I have allowed myself to be carried away from the subject in hand by the mention of these two great names; for what I have to do with now is not their rivalry, but their co-operation. Differing in all else, they were agreed in wishing to keep their country at peace within its borders. They succeeded in doing SO. Clay's eloquence, his earnestness of character, the warm affection with which he inspired his followers, gave strength to the appeals which he made to the Northern majority not to force on a civil war. Jackson, perhaps gifted with less power of speech, was more generally popular, and had the power, which Clay had not, of touching the national fibre. Perhaps of the two he was the least enthusiastically loved, but most generally liked and followed. Together they saved the Union. The power of the eloquence of the one, and the weight of the influence of the other, kept the impatient South from following the ardent Palmetto State into the breach, and relaxed the bands which held together the Northern coalition. Through their united influence the ten years' compromise, proposed by Clay, was agreed to by Congress.

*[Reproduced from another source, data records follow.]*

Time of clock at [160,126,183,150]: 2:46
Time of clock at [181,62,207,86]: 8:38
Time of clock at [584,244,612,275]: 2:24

The question, however, was not laid at rest. Fresh Presidential elections, with all their attendant evils, came again and again to renew the old subjects of bitterness; and when at length the decade of years

was past, and the Union was definitely to have given up Protection, and to have confined the duties which it levied on foreign merchandise solely to what was required for purposes of revenue, the influence of the North was strong enough to re-impose heavy duties, avowedly with the old object; and the wave which had threatened ten years ago to sweep the Union away, returned with the same weight and violence as before.

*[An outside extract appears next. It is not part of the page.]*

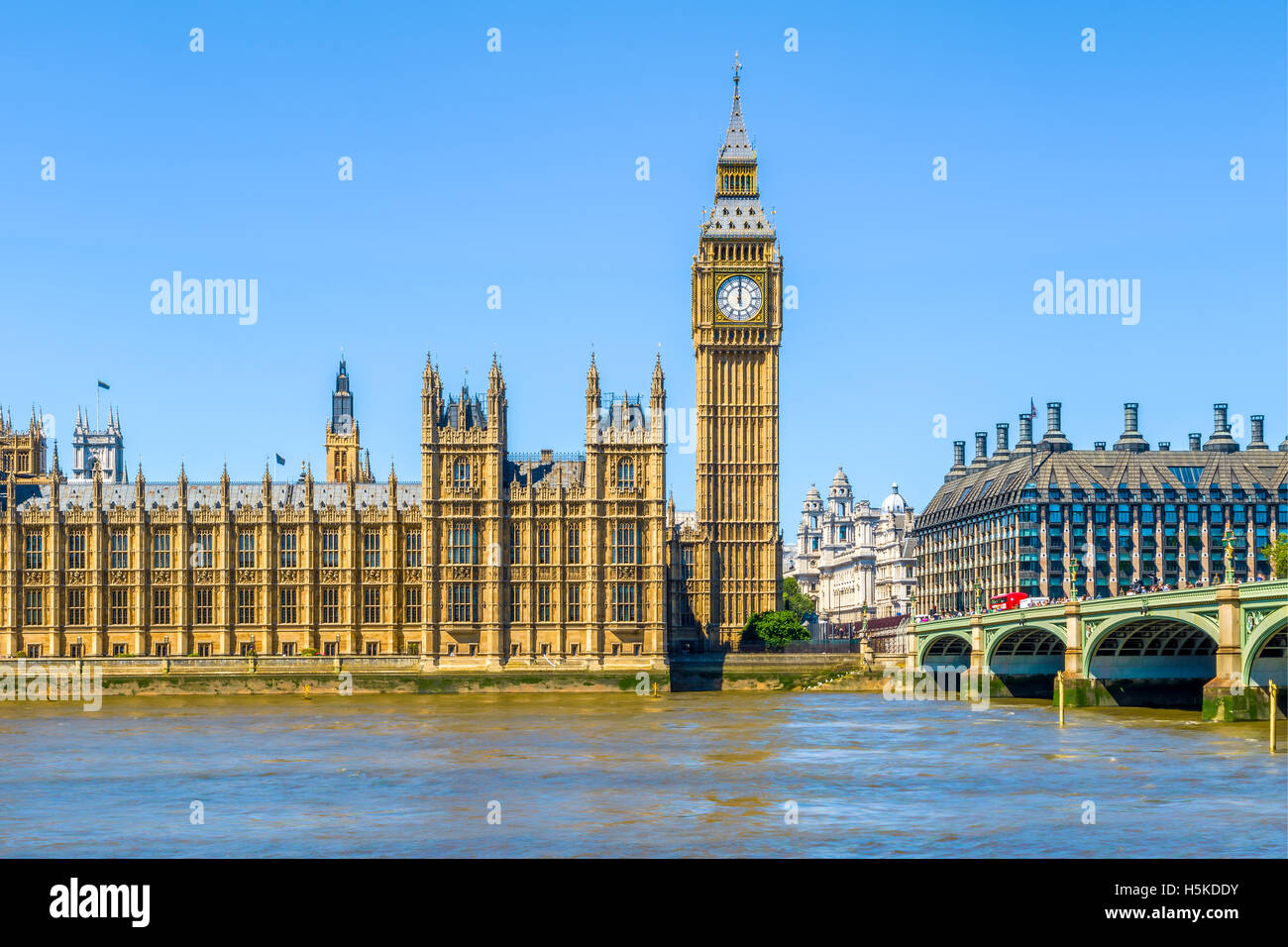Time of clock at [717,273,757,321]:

It seems that its force was somewhat deadened by the idea which prevailed in the South, that the Western States, which had been growing all this while in wealth and population, would see that it was for their interest to resist the pretensions of New England, and unite in cutting the tariffs down. At the time of the Convention by which the Union was established, it was one of the arguments by which the South had been induced not to press rigorously for Pinckney's proposed two-thirds vote, that the Western States were likely to be as much opposed to protective duties as she was herself, and that their united strength would be enough to keep New England in check without the need of any such safeguard. And I think it was some such notion which prevented any repetition, on the part of South Carolina, of her Nullification Act. The Western States were, it is true, induced at the moment to offer to sell their support for the offer to

protect their private interests; but it was thought that the time must come when they would see that their true welfare consisted in freedom of trade; and that the duties which the Northerners had flung to them, like a bone to a dog, were not so much advantages as palliations of an evil, and that they had better be rid of them altogether.

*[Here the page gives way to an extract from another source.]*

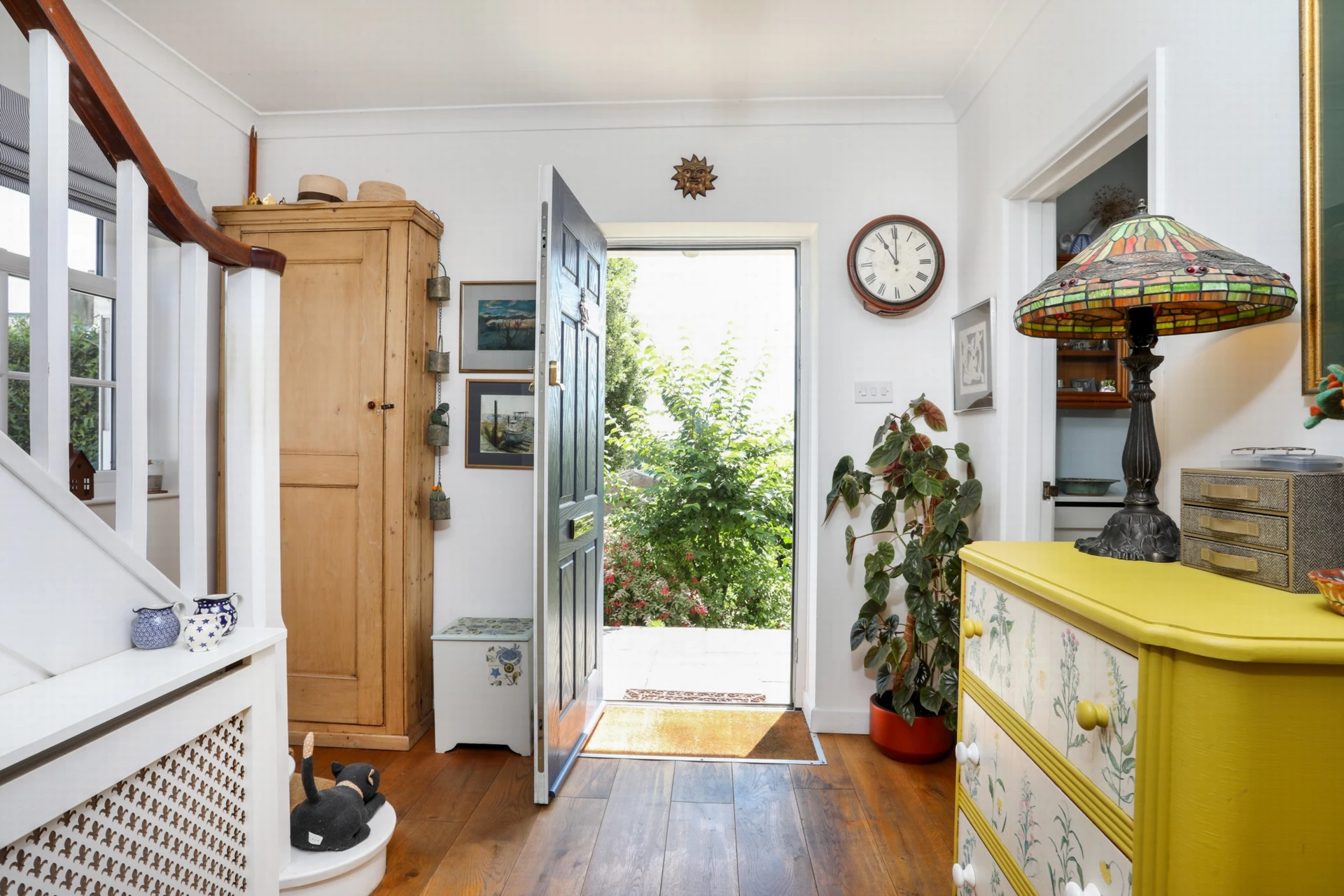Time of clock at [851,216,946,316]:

Jacob of New England saw this perfectly well, and cast about for some plan to obviate it. He did not altogether like the plan of bribing the Western States, for of course a protective duty which he did not profit by himself, was, so far as it went, a loss to him; and he had expressed this pretty distinctly when he was asked to protect indigo. At last it occurred to him that a subject could be started which might, with the North-Western States, answer nearly as well as that of protection for their industry, and would at the same time cost nothing. And if it would lose him the support of Kentucky and the States of French origin, it would have the counterbalancing advantage of dividing the North-West irrevocably from the South-West, and throwing the whole of the great region between the Ohio and the British frontier into his arms; and it would thus make a united North, bound together by sentiment as well as by interest, and able to present a compact front to the South. That subject was Negro Slavery.